## Dataset records
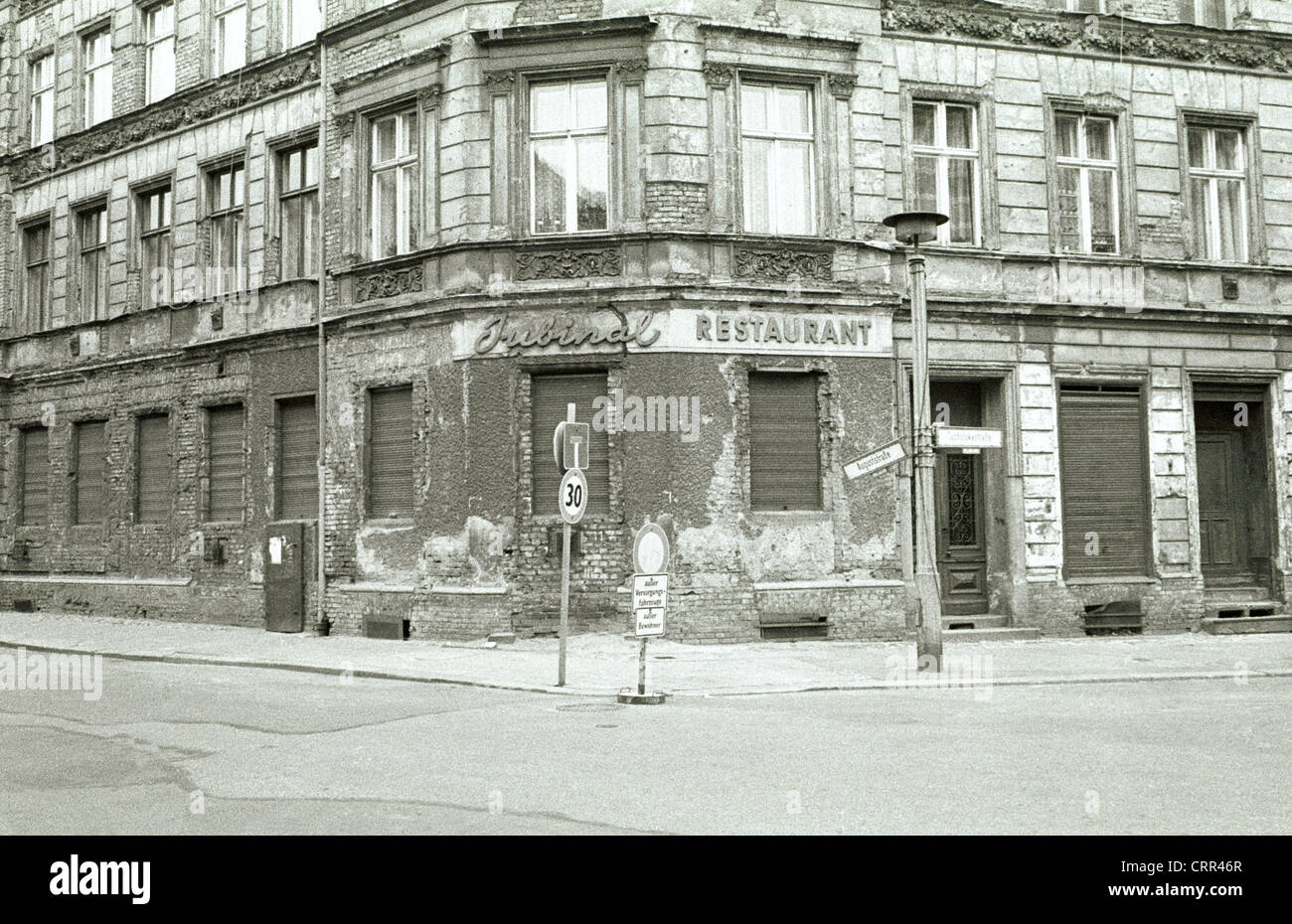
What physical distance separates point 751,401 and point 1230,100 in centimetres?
956

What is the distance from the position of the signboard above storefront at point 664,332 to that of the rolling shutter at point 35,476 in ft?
41.1

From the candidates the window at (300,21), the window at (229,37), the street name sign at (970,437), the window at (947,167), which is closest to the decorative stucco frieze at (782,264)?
the window at (947,167)

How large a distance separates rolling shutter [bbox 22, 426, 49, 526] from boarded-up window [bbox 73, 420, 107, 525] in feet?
3.65

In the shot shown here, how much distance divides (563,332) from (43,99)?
15.7 metres

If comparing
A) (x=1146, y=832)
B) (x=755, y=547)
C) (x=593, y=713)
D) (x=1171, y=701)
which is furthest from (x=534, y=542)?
(x=1146, y=832)

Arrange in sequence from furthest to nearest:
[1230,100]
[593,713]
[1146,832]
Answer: [1230,100] < [593,713] < [1146,832]

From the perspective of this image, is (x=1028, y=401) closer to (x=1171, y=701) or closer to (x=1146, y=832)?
(x=1171, y=701)

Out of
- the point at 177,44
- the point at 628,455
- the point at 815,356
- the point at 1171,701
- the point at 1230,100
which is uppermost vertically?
the point at 177,44

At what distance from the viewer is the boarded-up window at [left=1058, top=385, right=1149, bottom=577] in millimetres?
19328

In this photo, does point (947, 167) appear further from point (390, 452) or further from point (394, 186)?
point (390, 452)

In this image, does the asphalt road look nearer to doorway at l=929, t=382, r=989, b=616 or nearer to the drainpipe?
doorway at l=929, t=382, r=989, b=616

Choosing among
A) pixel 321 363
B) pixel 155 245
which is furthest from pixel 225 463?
pixel 155 245

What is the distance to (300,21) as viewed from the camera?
69.9ft

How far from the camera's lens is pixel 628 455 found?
1742 cm
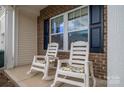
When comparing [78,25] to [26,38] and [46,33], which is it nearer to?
[46,33]

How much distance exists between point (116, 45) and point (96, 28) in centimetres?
235

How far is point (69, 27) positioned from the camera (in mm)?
5445

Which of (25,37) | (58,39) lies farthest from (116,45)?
(25,37)

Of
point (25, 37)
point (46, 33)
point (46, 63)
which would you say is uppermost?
point (46, 33)

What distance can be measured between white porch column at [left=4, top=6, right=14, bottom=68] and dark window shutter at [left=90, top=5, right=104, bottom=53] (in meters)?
3.42

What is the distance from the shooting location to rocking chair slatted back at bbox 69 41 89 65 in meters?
3.71

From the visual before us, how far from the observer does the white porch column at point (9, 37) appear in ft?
20.9

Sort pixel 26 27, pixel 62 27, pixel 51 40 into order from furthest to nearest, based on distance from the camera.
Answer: pixel 26 27
pixel 51 40
pixel 62 27

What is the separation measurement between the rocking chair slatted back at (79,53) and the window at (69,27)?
732 millimetres
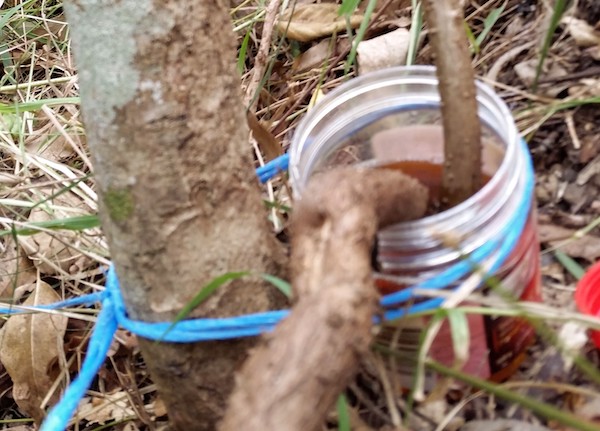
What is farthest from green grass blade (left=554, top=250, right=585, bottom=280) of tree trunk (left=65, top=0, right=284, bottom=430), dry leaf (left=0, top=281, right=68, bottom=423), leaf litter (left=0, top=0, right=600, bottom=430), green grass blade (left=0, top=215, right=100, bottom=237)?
dry leaf (left=0, top=281, right=68, bottom=423)

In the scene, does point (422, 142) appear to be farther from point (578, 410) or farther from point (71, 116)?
point (71, 116)

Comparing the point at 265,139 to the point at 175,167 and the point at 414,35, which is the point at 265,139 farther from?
the point at 175,167

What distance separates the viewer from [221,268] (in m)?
0.99

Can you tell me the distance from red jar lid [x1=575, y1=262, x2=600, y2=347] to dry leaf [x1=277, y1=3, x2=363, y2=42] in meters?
0.77

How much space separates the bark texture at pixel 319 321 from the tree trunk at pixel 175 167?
182 mm

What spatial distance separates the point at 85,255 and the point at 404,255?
0.74m

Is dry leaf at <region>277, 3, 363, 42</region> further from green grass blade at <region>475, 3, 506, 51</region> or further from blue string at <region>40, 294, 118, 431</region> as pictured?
blue string at <region>40, 294, 118, 431</region>

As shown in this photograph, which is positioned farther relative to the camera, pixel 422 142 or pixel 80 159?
pixel 80 159

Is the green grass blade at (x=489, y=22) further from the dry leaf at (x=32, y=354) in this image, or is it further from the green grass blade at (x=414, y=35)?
the dry leaf at (x=32, y=354)

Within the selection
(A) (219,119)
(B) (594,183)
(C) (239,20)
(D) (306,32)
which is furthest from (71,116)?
(B) (594,183)

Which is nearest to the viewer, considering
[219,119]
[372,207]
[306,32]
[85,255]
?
[372,207]

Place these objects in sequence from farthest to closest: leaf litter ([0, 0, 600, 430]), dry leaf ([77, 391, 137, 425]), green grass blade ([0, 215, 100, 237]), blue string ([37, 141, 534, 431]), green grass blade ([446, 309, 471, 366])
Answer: dry leaf ([77, 391, 137, 425]) < green grass blade ([0, 215, 100, 237]) < leaf litter ([0, 0, 600, 430]) < blue string ([37, 141, 534, 431]) < green grass blade ([446, 309, 471, 366])

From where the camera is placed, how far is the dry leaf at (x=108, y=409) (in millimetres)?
1292

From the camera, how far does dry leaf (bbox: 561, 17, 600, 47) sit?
1.32 meters
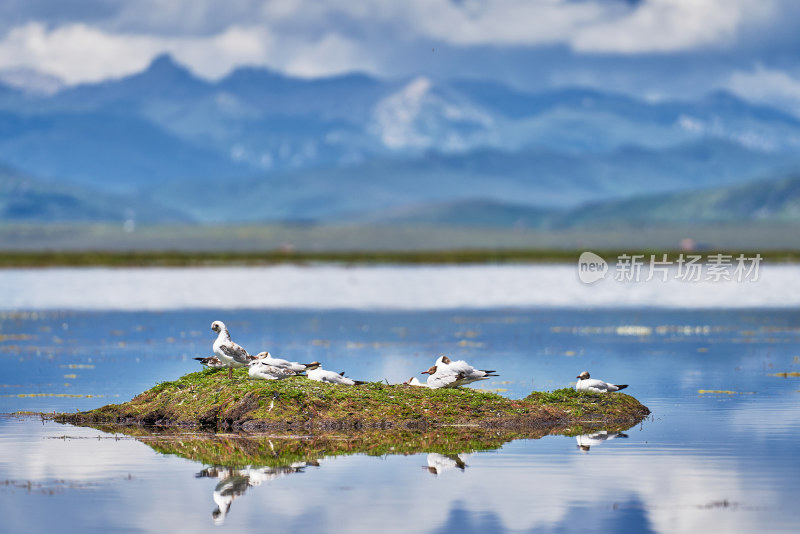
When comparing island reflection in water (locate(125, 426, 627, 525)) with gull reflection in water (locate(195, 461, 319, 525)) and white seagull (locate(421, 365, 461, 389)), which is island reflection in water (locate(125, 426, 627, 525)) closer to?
gull reflection in water (locate(195, 461, 319, 525))

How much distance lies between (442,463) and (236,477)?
308 cm

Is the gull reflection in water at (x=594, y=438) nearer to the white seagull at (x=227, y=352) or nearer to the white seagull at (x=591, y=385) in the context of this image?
the white seagull at (x=591, y=385)

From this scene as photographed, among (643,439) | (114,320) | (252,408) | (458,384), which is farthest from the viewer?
(114,320)

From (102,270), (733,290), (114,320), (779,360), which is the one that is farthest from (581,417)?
(102,270)

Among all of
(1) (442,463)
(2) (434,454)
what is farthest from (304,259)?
(1) (442,463)

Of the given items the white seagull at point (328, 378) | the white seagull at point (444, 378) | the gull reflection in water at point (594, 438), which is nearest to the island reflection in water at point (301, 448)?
the gull reflection in water at point (594, 438)

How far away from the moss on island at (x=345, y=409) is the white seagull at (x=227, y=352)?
30 centimetres

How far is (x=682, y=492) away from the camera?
18219mm

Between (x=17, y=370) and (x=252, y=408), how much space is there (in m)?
13.1

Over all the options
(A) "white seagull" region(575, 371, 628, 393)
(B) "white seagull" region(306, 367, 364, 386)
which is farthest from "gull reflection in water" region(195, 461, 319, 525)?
(A) "white seagull" region(575, 371, 628, 393)

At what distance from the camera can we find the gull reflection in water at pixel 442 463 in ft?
66.0

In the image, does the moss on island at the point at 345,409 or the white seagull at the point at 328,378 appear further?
the white seagull at the point at 328,378

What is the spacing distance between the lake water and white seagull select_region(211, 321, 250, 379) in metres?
2.51

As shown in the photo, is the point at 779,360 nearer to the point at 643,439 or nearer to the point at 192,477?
the point at 643,439
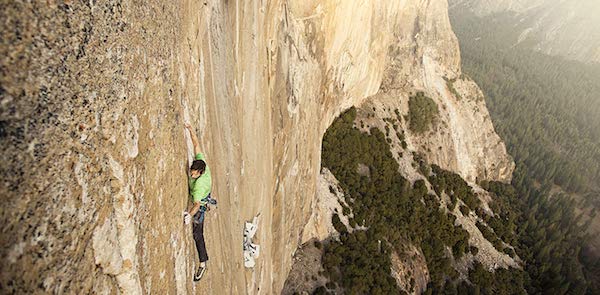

## Task statement
Can you rewrite all of these lines with "boarded-up window" swapped for "plywood-covered window" and nothing else changed? Leave the pictures out.

## Solved exercise
What physical distance separates point 751,401 and point 1230,100 in centimetres?
956

What is the distance from the position of the signboard above storefront at point 664,332 to that of the rolling shutter at point 35,476 in ft?
41.1

From the candidates the window at (300,21), the window at (229,37), the street name sign at (970,437), the window at (947,167), which is closest to the decorative stucco frieze at (782,264)?
the window at (947,167)

How large a distance separates rolling shutter [bbox 22, 426, 49, 526] from plywood-covered window [bbox 73, 420, 107, 525] in feet?
3.65

In the shot shown here, how much distance divides (563,332) from (43,99)?
15.7 metres

If comparing
A) (x=1146, y=832)
B) (x=755, y=547)
C) (x=593, y=713)
D) (x=1171, y=701)
which is furthest from (x=534, y=542)?
(x=1146, y=832)

Arrange in sequence from furthest to nearest:
[1230,100]
[593,713]
[1146,832]
Answer: [1230,100] < [593,713] < [1146,832]

From the perspective of this image, is (x=1028, y=401) closer to (x=1171, y=701) or closer to (x=1146, y=832)?
(x=1171, y=701)

Out of
- the point at 177,44
- the point at 628,455
- the point at 815,356
- the point at 1171,701
- the point at 1230,100
which is uppermost vertically?
the point at 177,44

At what distance from the viewer is the plywood-covered window at [left=1058, top=385, right=1149, bottom=577] in millimetres?
19328

In this photo, does point (947, 167) appear further from point (390, 452) or further from point (394, 186)?
point (390, 452)

In this image, does the asphalt road look nearer to doorway at l=929, t=382, r=989, b=616 or nearer to the drainpipe?
doorway at l=929, t=382, r=989, b=616

Choosing among
A) pixel 321 363
B) pixel 155 245
which is furthest from pixel 225 463?
pixel 155 245

What is the distance to (300,21) as viewed from the camera?
69.9ft

How far from the camera's lens is pixel 628 455 found?
1742 cm
When comparing [78,25] to [26,38] and [46,33], which is it nearer to?
[46,33]

How much distance exists between point (116, 45) and point (96, 28) in centimetres?
235

How far is point (69, 27) positioned from the camera (in mm)?
5445

Which of (25,37) | (58,39) lies farthest from (116,45)?
(25,37)

Of
point (25, 37)
point (46, 33)
point (46, 63)
which would you say is uppermost?
point (46, 33)

What distance can be measured between white porch column at [left=4, top=6, right=14, bottom=68] and dark window shutter at [left=90, top=5, right=104, bottom=53] (in meters)?
3.42

What is the distance from the shooting location to rocking chair slatted back at bbox 69 41 89 65 in meters?
3.71

From the visual before us, how far from the observer does the white porch column at point (9, 37) appear in ft?
20.9

Sort pixel 26 27, pixel 62 27, pixel 51 40 into order from furthest to nearest, based on distance from the camera.
Answer: pixel 26 27
pixel 51 40
pixel 62 27

What is the separation measurement between the rocking chair slatted back at (79,53) and the window at (69,27)?
732 millimetres
What is farthest from green grass blade (left=554, top=250, right=585, bottom=280) of tree trunk (left=65, top=0, right=284, bottom=430), dry leaf (left=0, top=281, right=68, bottom=423), leaf litter (left=0, top=0, right=600, bottom=430), green grass blade (left=0, top=215, right=100, bottom=237)?
dry leaf (left=0, top=281, right=68, bottom=423)

In the scene, does point (422, 142) appear to be farther from point (578, 410) or farther from point (71, 116)?
point (71, 116)

Comparing the point at 265,139 to the point at 175,167 and the point at 414,35, which is the point at 265,139 farther from?
the point at 175,167

What distance separates the viewer from [221,268] (in m)?
0.99

Can you tell me the distance from red jar lid [x1=575, y1=262, x2=600, y2=347] to dry leaf [x1=277, y1=3, x2=363, y2=42] in meters?
0.77

How much space separates the bark texture at pixel 319 321 from the tree trunk at pixel 175 167?
182 mm

What spatial distance separates the point at 85,255 and the point at 404,255?
0.74m

Is dry leaf at <region>277, 3, 363, 42</region> further from green grass blade at <region>475, 3, 506, 51</region> or further from blue string at <region>40, 294, 118, 431</region> as pictured?
blue string at <region>40, 294, 118, 431</region>

As shown in this photograph, which is positioned farther relative to the camera, pixel 422 142 or pixel 80 159?
pixel 80 159

Is the green grass blade at (x=489, y=22) further from the dry leaf at (x=32, y=354) in this image, or is it further from the green grass blade at (x=414, y=35)?
the dry leaf at (x=32, y=354)

Within the selection
(A) (219,119)
(B) (594,183)
(C) (239,20)
(D) (306,32)
which is furthest from (71,116)?
(B) (594,183)

Which is nearest to the viewer, considering
[219,119]
[372,207]
[306,32]
[85,255]
?
[372,207]

Place these objects in sequence from farthest to closest: leaf litter ([0, 0, 600, 430]), dry leaf ([77, 391, 137, 425]), green grass blade ([0, 215, 100, 237]), blue string ([37, 141, 534, 431]), green grass blade ([446, 309, 471, 366])
Answer: dry leaf ([77, 391, 137, 425]) < green grass blade ([0, 215, 100, 237]) < leaf litter ([0, 0, 600, 430]) < blue string ([37, 141, 534, 431]) < green grass blade ([446, 309, 471, 366])

From where the camera is placed, how far is the dry leaf at (x=108, y=409) (in millimetres)?
1292

From the camera, how far does dry leaf (bbox: 561, 17, 600, 47) sit?
1.32 meters
When comparing island reflection in water (locate(125, 426, 627, 525)) with gull reflection in water (locate(195, 461, 319, 525)) and white seagull (locate(421, 365, 461, 389)), which is island reflection in water (locate(125, 426, 627, 525)) closer to?
gull reflection in water (locate(195, 461, 319, 525))

How much distance lies between (442,463) and (236,477)?
308 cm

Is the gull reflection in water at (x=594, y=438) nearer to the white seagull at (x=227, y=352) or nearer to the white seagull at (x=591, y=385) in the context of this image?
the white seagull at (x=591, y=385)

From this scene as photographed, among (643,439) | (114,320) | (252,408) | (458,384), which is farthest from the viewer?
(114,320)

From (102,270), (733,290), (114,320), (779,360), which is the one that is farthest from (581,417)?
(102,270)

Among all of
(1) (442,463)
(2) (434,454)
what is farthest from (304,259)?
(1) (442,463)

Of the given items the white seagull at point (328, 378) | the white seagull at point (444, 378) | the gull reflection in water at point (594, 438), which is nearest to the island reflection in water at point (301, 448)?
the gull reflection in water at point (594, 438)

How far away from the moss on island at (x=345, y=409) is the white seagull at (x=227, y=352)?
30 centimetres

How far is (x=682, y=492) away from the camera?
18219mm

Between (x=17, y=370) and (x=252, y=408), how much space is there (in m)?
13.1

Over all the options
(A) "white seagull" region(575, 371, 628, 393)
(B) "white seagull" region(306, 367, 364, 386)
which is farthest from "gull reflection in water" region(195, 461, 319, 525)?
(A) "white seagull" region(575, 371, 628, 393)

At what distance from the camera can we find the gull reflection in water at pixel 442 463 in ft?
66.0

In the image, does the moss on island at the point at 345,409 or the white seagull at the point at 328,378 appear further?
the white seagull at the point at 328,378

What is the spacing distance between the lake water and white seagull select_region(211, 321, 250, 379) in metres?
2.51

As shown in the photo, is the point at 779,360 nearer to the point at 643,439 or nearer to the point at 192,477?
the point at 643,439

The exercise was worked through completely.